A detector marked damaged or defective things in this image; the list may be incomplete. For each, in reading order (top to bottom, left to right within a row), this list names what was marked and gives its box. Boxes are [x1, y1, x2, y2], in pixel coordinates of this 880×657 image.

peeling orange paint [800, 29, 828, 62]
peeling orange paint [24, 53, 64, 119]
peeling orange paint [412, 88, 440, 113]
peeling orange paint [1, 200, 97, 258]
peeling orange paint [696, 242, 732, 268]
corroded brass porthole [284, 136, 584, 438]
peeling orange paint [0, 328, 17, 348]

▬▬▬

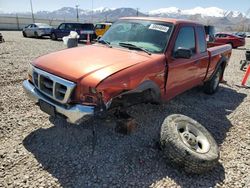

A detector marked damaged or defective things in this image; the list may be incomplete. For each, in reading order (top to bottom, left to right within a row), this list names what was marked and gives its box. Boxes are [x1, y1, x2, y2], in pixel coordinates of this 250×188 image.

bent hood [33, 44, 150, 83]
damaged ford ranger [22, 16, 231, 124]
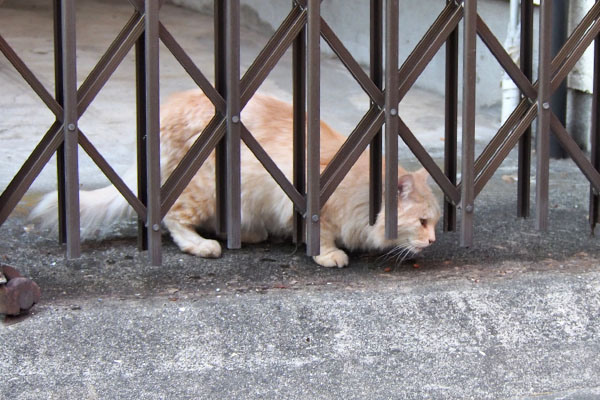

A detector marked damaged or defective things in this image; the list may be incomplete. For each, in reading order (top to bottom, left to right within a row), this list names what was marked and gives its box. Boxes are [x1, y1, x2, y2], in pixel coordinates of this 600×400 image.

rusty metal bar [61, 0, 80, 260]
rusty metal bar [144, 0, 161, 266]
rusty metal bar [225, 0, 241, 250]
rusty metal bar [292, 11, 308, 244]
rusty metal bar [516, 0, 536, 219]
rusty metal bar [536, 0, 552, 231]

▬▬▬

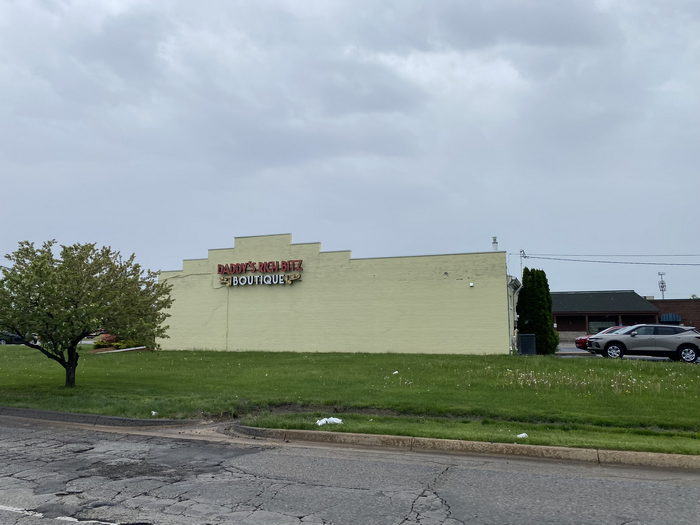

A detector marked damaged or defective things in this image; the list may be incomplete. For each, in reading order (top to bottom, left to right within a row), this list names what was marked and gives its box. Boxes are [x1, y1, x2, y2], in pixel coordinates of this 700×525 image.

▬▬▬

* **Aim**: Return the stretch of the records from the line containing "this 250×188 image." through the line containing "damaged ford ranger [22, 16, 231, 124]", copied word for word.

* **Written response**:
A detector marked damaged or defective things in this image; the list may be incomplete. For each, in reading order (top to bottom, left to right within a row), this list names what was marked and gives its box. Boxes are [x1, y1, x2, y2], in pixel coordinates of this 250×188 image.

bent hood [33, 44, 150, 83]
damaged ford ranger [22, 16, 231, 124]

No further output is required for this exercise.